New Directions for Organic Spintronics: Novel Materials and Emergent Phenomena

Organic and organic-based materials are attractive candidates for applications in magnetoelectronics and spintronics due to their low cost, ease of fabrication, and low spin-orbit coupling (and consequently long spin lifetimes). However, in comparison to the case for inorganic systems, robust intrinsic magnetic ordering in this class of materials is exceedingly rare and as a result the potential of these materials has yet to be fully realized. Here we present a series of recent breakthroughs in the synthesis, encapsulation, and measurement of organic-based magnets that lay the foundation for all organic magnetoelectronic and spintronic devices.

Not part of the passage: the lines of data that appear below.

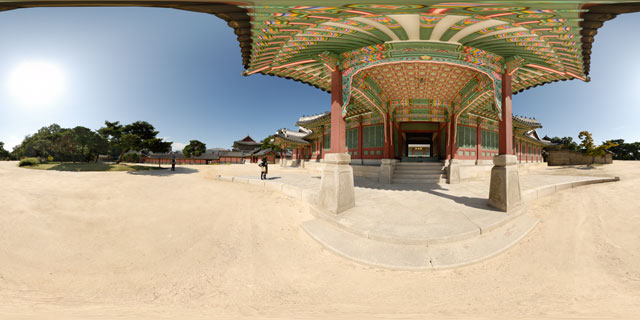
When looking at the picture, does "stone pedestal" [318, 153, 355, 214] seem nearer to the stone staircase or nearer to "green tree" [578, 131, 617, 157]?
the stone staircase

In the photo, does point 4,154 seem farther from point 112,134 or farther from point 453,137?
point 453,137

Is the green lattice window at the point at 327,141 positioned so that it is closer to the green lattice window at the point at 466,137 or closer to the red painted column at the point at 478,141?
the green lattice window at the point at 466,137

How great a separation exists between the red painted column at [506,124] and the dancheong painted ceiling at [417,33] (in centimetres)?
47

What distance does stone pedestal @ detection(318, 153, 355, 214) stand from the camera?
497 cm

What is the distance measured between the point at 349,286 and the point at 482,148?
597 inches

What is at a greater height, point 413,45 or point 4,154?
point 413,45

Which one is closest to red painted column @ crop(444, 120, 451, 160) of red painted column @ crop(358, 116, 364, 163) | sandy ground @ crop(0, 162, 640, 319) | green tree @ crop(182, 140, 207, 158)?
red painted column @ crop(358, 116, 364, 163)

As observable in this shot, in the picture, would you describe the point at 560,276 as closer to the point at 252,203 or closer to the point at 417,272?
the point at 417,272

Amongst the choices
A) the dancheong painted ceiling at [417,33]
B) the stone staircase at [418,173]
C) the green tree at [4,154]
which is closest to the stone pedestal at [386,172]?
the stone staircase at [418,173]

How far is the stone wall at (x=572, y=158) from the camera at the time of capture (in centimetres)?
1903

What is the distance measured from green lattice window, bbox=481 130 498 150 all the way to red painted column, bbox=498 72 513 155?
360 inches

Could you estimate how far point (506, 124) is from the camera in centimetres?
579

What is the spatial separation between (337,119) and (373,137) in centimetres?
783

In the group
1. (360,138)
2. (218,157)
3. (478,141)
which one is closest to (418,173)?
(360,138)
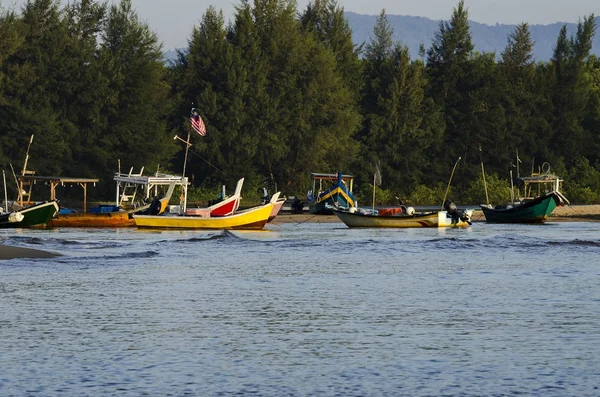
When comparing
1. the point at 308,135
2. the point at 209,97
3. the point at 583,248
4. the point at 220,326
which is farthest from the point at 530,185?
the point at 220,326

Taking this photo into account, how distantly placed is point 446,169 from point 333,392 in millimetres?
76453

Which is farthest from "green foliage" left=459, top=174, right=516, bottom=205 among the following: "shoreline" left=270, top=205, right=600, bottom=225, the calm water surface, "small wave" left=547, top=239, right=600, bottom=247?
the calm water surface

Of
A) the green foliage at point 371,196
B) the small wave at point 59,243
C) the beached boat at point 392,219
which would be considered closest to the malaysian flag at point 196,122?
the beached boat at point 392,219

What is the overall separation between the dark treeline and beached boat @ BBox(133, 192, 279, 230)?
72.4 feet

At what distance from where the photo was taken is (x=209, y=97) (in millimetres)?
79000

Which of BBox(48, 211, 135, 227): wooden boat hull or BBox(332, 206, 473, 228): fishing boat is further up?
BBox(332, 206, 473, 228): fishing boat

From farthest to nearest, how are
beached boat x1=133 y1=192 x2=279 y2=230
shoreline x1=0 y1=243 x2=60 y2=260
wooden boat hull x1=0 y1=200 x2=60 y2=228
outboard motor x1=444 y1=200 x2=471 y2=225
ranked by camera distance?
1. outboard motor x1=444 y1=200 x2=471 y2=225
2. wooden boat hull x1=0 y1=200 x2=60 y2=228
3. beached boat x1=133 y1=192 x2=279 y2=230
4. shoreline x1=0 y1=243 x2=60 y2=260

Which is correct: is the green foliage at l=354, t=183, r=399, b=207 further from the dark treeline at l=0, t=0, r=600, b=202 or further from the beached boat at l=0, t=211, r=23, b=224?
the beached boat at l=0, t=211, r=23, b=224

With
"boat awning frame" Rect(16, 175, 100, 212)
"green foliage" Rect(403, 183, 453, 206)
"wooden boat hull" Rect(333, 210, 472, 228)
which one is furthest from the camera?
"green foliage" Rect(403, 183, 453, 206)

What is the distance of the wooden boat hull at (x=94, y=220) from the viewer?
5728 centimetres

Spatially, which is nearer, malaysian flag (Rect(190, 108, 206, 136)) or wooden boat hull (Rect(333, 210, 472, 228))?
wooden boat hull (Rect(333, 210, 472, 228))

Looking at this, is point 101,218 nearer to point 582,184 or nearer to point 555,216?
point 555,216

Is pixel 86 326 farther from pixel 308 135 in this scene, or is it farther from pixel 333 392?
pixel 308 135

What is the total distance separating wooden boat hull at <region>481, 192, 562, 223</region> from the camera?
6619 cm
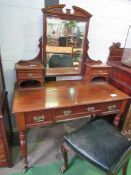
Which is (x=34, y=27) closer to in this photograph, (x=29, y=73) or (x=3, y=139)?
(x=29, y=73)

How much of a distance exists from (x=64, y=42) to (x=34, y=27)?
34cm

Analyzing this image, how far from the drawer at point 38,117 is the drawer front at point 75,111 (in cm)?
6

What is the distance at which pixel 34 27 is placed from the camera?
145 centimetres

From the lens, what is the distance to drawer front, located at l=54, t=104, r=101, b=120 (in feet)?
4.30

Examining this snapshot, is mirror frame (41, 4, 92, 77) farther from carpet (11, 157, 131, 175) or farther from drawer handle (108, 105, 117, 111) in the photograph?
carpet (11, 157, 131, 175)

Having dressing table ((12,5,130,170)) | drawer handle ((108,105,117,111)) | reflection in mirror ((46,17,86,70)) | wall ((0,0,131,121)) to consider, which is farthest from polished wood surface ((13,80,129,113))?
wall ((0,0,131,121))

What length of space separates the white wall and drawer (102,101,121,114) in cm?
64

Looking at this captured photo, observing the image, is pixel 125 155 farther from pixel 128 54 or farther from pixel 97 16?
pixel 97 16

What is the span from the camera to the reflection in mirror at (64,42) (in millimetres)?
1468

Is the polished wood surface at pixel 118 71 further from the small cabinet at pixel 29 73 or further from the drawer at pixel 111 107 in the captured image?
the small cabinet at pixel 29 73

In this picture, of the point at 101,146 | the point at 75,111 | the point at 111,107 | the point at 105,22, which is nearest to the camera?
the point at 101,146

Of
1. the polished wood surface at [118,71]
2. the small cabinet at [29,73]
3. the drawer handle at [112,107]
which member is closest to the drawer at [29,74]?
the small cabinet at [29,73]

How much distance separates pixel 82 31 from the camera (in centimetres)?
157

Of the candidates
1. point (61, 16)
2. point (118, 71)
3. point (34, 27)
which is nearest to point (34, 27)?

We will discuss advances in encapsulation strategies that allow lifetimes of up to 1 month in air for functional magnetoelectronic devices, the use of ligand substitution to generate a library of related magnetic materials, the growth of all-organic and hybrid organic/inorganic magnetic heterostructures, and measurements of the magnetization dynamics that reveal ferromagnetic resonance (FMR) linewidths of \textasciitilde 1 G, comparable to or narrower than corresponding measurements in yttrium iron garnet (YIG). These results establish the validity of organic-based magnets for applications in next-generation magnetoelectronics and provide unique leverage on long-standing challenges in the field of organic spintronics. For example, organic magnetic heterostructures promise to provide an exciting opportunity to explore exchange, dynamic spin injection, and spin transport in all-organic spintronic devices.